Ao darem aos jovens uma causa
pela qual lutar, mais que preencher o vazio que o suposto Ocidente deixou
nascer por não dar respostas aos seus anseios e aos seus problemas, este
radicalismo pretensamente islâmico re-ligou estes jovens a um sentido que,
gostemos ou não, lhes passou a preencher a totalidade da vida.
De um momento
para o outro, os jovens passam de um “peso morto” da sociedade onde nasceram,
para elementos fundamentais numa luta contra as injustiças desse mesmo mundo
que acabam de rejeitar. Deixam de se sentir periféricos de uma Europa que
rejeitam, para renascerem centrais nesse Estado Islâmico que contra ela luta.

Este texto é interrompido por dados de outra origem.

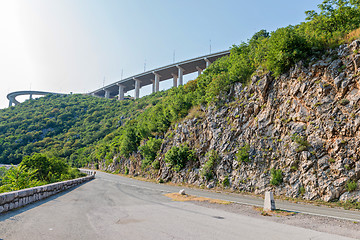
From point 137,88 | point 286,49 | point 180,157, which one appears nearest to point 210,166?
point 180,157

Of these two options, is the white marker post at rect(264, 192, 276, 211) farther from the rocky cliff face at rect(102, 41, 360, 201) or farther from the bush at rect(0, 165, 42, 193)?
the bush at rect(0, 165, 42, 193)

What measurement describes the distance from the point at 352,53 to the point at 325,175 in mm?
9095

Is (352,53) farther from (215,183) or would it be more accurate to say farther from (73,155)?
(73,155)

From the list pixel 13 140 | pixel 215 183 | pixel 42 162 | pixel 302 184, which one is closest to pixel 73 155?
pixel 13 140

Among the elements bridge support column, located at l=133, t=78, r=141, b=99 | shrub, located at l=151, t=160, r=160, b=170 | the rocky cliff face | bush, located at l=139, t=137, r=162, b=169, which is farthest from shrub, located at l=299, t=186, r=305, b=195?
bridge support column, located at l=133, t=78, r=141, b=99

Estes jovens, de que temos
ouvido/lido relatos e entrevistas, não têm, por norma, ao longo do seu
crescimento e formação, qualquer contacto com o Islão enquanto religião ou
enquanto cultura. Tal como os seus pais, a sua formação é profundamente
“Ocidental”, marcada por uma quase nula vivência religiosa e nenhum contacto
com países do Médio Oriente.
Voltando ao caso de Omar, filho
de pais residentes numa aldeia algures em Trás-os-Montes, que se viu obrigado a
emigrar para França a fim de procurar melhores condições de vida, um emprego
que teimava em não aparecer, um futuro que se fechava a cada dia. A dor da
partida, já por si violenta, era colmatada (segundo o próprio) por visitas
anuais aos pais e à aldeia.
Nos últimos três anos, Omar estava já convertido ao
Islão, mas nada fazia prever que essa ligação não fosse à religião, mas sim ao
Estado Islâmico. A última visita foi, muito provavelmente, a última vez que a
família se viu. Omar, diz, partiu para não mais voltar. A família chora de cada
vez que falam por telefone. Não se conforma com esta mudança e com a perda do
filho.
De facto, para uma família que não tem qualquer relação com os ideais,
com os países, com as “causas” do EI, é uma dor visceral a de ver um filho ou
uma filha juntar-se a um movimento onde dificilmente se percebe alguma
razoabilidade.
Acresce a tudo isto, o facto de
todos os dias surgirem novas notícias, novos horrores cometidos em nome de um
fanatismo que se aproveitou de uma base religiosa, extrapolando para interesses
e motivos que pouco ou nada se identificam com o Islão.
A incerteza de saber se
foi o seu filho ou filha que cometeu tal acto, a constante interrogação pessoal
sobre o que terá falhado na formação que deram ao seu filho, o perscrutar as
etapas e o acompanhamento, a culpabilização, o sentimento de dor que os
acompanha dia após dia, são sentimentos e sentires que apenas quem os vive lhes
consegue dar dimensão.
O Estado Islâmico é mais um de
tantos exemplos em que a religião é utilizada para se atingirem fins que nada
têm a ver com a essência religiosa.
Atrás da máscara da religião escondem-se
interesses económicos, políticos e, acima de tudo, um desejo pelo controlo
psicológico e mental dos indivíduos, anulando a sua capacidade crítica e
levando-os a cometerem actos que em nada contribuem para o bem comum ou para a
edificação do próximo.
Filhos de pais muito concretos,
estes jovens europeus são filhos de todos nós. Eles são a imagem e a marca de
um insucesso que não se mede nos índices ou taxas.
Mede-se na incapacidade de
transmitir o que de fundamental dizemos que o Ocidente deu ao Mundo: o
Humanismo e o que está presente da carta dos Direitos do Homem. Esta é a nossa falência dentro de portas.